Lot 140

Monaco 2012

1980 Ducati 860 Corsa


€8,775 EUR | Sold

Monaco | Monaco, Monaco



Frame No.
Engine No.

Specifications: 864 cc SOHC Desmo V-twin, five speeds.

By 1973, prospects for Ducati in Formula 750 looked bleak thanks to the rise of the two-strokes. As a result, Fabio Taglioni decided to focus on endurance racing, which did not have any engine restrictions.

By fitting the 86-mm racing pistons from the 450 single to the 750 V-twin, an 864-cc engine was created and made its debut at the Barcelona 24 Hour Race in 1973. The race took place in the 2.25-mile street course at Montjuich Park in July, and riders Salvador Canellas and Benjamin Grau won at an average speed of 71 mph, completing 720 laps and beating the 2nd place Bultaco by 16 laps. Like the Imola racers, they used the early 750 round case engines, with dry clutch and centre axle Marzocchi forks and Lockheed pattern Scarab brakes.

The 750 Super Sport went into production in 1974, but Grau and Canellas returned to the Barcelona 24 Hours again, with the 860 bike now producing 90 horsepower.

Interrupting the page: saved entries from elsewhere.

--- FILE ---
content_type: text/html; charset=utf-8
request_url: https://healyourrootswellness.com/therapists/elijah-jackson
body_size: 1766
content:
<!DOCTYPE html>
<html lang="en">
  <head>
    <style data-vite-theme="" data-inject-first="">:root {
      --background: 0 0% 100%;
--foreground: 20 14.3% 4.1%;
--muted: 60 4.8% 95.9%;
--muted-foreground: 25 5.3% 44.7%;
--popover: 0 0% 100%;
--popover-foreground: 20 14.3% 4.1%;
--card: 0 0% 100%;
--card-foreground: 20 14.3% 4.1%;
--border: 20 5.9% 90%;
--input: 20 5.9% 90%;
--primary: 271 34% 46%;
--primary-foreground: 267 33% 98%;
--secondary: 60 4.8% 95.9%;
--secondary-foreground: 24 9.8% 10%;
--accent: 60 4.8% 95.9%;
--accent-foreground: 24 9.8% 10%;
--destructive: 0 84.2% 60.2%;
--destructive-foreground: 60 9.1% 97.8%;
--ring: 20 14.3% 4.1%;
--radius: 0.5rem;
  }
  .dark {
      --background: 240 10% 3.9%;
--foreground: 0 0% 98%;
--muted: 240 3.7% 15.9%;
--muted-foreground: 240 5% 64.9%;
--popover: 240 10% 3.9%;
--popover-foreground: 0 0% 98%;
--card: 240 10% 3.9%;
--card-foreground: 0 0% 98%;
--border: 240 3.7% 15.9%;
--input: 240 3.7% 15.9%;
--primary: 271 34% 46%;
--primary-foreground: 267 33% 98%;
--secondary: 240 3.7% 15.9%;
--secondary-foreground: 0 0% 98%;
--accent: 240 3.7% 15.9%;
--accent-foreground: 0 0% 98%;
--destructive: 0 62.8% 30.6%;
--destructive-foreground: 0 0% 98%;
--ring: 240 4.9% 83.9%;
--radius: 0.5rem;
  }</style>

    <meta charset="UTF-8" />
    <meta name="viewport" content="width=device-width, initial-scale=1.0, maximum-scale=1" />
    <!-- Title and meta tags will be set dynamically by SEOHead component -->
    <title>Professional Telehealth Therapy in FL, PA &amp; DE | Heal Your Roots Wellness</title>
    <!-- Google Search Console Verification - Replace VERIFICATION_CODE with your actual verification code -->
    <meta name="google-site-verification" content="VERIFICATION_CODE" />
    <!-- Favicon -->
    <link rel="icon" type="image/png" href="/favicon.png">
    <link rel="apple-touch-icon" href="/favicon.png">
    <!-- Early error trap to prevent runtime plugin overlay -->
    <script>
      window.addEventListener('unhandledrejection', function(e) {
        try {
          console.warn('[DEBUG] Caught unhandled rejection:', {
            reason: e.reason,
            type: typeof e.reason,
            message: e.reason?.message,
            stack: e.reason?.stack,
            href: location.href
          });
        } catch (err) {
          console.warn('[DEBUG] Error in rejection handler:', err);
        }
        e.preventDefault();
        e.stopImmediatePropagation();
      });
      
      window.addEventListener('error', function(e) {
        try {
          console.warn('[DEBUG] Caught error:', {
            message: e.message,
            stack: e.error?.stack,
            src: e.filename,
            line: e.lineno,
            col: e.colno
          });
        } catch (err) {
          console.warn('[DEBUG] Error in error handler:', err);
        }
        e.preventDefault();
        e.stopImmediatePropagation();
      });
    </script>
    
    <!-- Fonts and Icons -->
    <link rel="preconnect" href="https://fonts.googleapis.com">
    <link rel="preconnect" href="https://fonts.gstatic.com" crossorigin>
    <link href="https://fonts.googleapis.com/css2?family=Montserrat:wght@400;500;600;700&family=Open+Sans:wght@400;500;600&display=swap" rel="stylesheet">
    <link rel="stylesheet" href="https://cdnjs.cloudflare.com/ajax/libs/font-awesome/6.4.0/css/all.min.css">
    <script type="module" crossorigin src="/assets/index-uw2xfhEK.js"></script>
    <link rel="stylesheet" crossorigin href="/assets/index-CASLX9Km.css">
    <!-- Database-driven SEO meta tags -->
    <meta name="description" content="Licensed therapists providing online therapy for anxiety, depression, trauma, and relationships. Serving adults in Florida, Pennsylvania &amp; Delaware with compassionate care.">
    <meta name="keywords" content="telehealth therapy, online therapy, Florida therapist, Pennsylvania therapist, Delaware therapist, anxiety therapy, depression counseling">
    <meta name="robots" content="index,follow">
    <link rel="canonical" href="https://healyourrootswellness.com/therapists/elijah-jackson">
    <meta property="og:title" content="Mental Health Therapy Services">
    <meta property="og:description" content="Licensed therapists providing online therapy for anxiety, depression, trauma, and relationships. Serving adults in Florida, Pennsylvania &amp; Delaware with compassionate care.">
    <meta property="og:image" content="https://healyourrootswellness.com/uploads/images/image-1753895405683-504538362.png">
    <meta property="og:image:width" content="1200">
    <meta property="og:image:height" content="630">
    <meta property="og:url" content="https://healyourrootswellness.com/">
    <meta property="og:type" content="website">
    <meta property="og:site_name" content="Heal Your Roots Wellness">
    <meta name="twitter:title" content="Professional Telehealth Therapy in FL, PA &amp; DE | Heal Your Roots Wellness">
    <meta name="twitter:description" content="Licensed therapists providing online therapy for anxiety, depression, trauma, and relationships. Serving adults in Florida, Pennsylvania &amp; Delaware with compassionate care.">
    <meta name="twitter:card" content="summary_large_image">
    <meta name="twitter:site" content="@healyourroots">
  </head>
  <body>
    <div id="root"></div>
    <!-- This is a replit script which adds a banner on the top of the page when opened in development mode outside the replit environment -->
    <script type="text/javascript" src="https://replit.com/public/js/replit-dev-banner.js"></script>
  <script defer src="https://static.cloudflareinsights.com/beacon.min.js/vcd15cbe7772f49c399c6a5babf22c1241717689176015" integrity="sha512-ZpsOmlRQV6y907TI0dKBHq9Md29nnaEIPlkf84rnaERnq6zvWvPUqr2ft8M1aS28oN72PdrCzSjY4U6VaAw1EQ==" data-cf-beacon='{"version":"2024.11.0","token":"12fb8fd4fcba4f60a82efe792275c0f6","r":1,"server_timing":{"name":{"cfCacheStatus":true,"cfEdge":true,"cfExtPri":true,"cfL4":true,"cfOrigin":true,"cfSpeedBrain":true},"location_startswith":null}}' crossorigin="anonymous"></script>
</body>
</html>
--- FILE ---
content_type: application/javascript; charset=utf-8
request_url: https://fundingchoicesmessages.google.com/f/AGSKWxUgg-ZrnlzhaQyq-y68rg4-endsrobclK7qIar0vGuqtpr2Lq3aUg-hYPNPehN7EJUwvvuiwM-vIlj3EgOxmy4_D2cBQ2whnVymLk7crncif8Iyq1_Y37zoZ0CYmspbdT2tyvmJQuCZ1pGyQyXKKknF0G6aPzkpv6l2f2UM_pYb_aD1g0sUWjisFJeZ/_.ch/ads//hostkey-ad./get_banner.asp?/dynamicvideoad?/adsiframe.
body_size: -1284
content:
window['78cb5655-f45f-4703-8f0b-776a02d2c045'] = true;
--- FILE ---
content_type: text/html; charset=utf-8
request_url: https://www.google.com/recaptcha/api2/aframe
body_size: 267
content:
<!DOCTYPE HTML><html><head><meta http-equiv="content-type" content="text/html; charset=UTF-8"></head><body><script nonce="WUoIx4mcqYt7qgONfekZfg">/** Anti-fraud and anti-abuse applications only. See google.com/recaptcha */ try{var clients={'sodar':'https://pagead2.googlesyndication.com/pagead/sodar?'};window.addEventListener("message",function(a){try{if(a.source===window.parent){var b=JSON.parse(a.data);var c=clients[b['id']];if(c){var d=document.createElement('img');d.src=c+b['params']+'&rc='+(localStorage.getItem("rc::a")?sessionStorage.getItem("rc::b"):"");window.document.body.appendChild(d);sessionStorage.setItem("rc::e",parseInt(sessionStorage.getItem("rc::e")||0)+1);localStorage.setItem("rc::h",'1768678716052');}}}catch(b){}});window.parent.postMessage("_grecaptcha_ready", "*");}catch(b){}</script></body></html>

They led once again, but this time the gearbox failed at hour 16. Their third attempt at Montjuich occurred in 1975, when their 905-cc V-twin won at 71.74 mph, and they beat their early record by 11 laps.

Meanwhile, the square-case 860-cc engine had made its way into the 750 SS frame to create the 900 SS. One could still get a 750 SS in 1975, but it had a sleeved-down version of the square-case motor. At least the 900 SS owed little to the disappointing 860 GT and retained the right-side gearshift, small CEV taillight, fibreglass fuel tank, open bell-mouth carburettors and no provision for turn signals. These were still basically production racers but with some serious reliability problems. Chief among them were an abrupt ignition advance and heavier pistons, which placed an unsupportable strain on big end bearings.

The problems would be addressed in 1978 with the 900 SS and 750 SS gaining a steel tank instead of the pretty Imola fibreglass one, a left-side gear shift, smaller 32-mm carburettors, quiet Lafranconi silencers and Aprilia switch gear. Luckily many bikes came with the real Contis pipes and 40-mm Dell’Orto carburettors in the crate.

The bike on offer here is a 1980 model and has benefitted from an NCR race kit and is said to have period competition history, being presented in the condition in which it was last raced. It has Marzocchi forks and adjustable rear shock absorbers, PHM 40-mm Dell’Orto carburettors, Brembo brakes, Campagnolo rims and a big-valve engine with race cam, race pistons and special clutch. While it will need fettling, the new owner will certainly enjoy its performance.